Expect slow response time/browser loading time, if the query response is between
5MB
and16MB
.- Create Multiple dashboard metric tiles to avoid slow response time.
- Create multiple API queries with lesser duration time range and filtered with labels. That is, if you want to create the API query for a one-month time range, then you can slice the time period into 3 parts. So, in this case it will be 10 days per query. Similarly, if you want to fetch data for 10 devices, you can use two separate queries; one query for 5 devices and another query for 5 devices.

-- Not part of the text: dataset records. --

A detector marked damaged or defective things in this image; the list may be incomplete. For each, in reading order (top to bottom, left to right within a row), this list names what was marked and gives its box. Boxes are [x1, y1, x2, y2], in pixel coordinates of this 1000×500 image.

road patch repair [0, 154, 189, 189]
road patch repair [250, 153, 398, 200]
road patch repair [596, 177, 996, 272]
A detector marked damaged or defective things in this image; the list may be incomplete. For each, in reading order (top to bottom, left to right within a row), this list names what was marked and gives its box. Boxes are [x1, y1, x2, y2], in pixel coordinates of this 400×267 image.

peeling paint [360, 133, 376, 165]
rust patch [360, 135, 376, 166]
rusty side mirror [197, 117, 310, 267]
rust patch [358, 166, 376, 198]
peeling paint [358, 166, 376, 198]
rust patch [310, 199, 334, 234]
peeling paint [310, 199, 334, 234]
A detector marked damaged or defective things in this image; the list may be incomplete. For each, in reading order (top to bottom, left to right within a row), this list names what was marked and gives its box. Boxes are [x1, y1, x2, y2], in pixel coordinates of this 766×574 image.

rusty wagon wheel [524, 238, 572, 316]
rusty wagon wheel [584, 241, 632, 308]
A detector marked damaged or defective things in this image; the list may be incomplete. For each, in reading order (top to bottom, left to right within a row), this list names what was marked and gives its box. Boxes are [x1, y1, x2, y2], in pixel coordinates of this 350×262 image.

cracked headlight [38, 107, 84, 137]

Maximum TimeSeries data up to 11000 data points only.
Exception: Data Limits exceeded message pops up when this limitation is breached.Step value and duration limits the number of returned data points.

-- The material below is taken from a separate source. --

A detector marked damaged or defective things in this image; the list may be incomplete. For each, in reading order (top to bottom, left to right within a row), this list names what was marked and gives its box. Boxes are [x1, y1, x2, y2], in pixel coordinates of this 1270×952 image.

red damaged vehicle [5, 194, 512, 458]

See Step value recommendation
Data Retention Policy
- The maximum retention period of the metric data is 12 months
- Based on the TTL configuration, more than 12 months data will be deleted.
Examples of queries
Query Use Case for Time Series Data | PromQL Query | Data Type | ResultType | Description |
---|---|---|---|---|
On Metric Level(__name__) | system_cpu_utilization | Range Vector | Matrix | Querying data using Metric Name(__name__) label |
On Metric +multiple label Combination | system_cpu_utilization{type="RESOURCE",uuid="4530d51c-3b32-4a91-ae2e-160f50f50d94"} | Range Vector | Matrix | Querying data using metric name , Resource Type and Resource Unique_id combination |
On Resource Type and Resource Unique Id combination without Metric Name | {type="RESOURCE",uuid="4530d51c-3b32-4a91-ae2e-160f50f50d94"} | Range Vector | Matrix | Querying data with the Combination of Resource type and Unique Id without Metric Name. |
Multiple label values selection using Regex | system_cpu_utilization{instance=~"CPU"} | Range Vector | Matrix | Querying data on Multiple instance values selection using Regex |
Multiple Metric Name Selection using Regex | {__name__=~"system_cpu_utilization|system_ping_pl"} | Range Vector | Matrix | Querying data on Multiple Metric Names |
Based on Text Match Regex | {__name__=~".*ping_.*"} | Range Vector | Matrix | Querying data on Regex Matching |
Count By Instance based on Metric Name | count by (instance) (system_cpu_utilization) | Range Vector | Matrix | Querying data by instances |
Predicts the data based on last samples | predict_linear(demo_disk_usage_bytes[4h], 3600) | Predicts a value in 1 hour, based on the last 4 hours |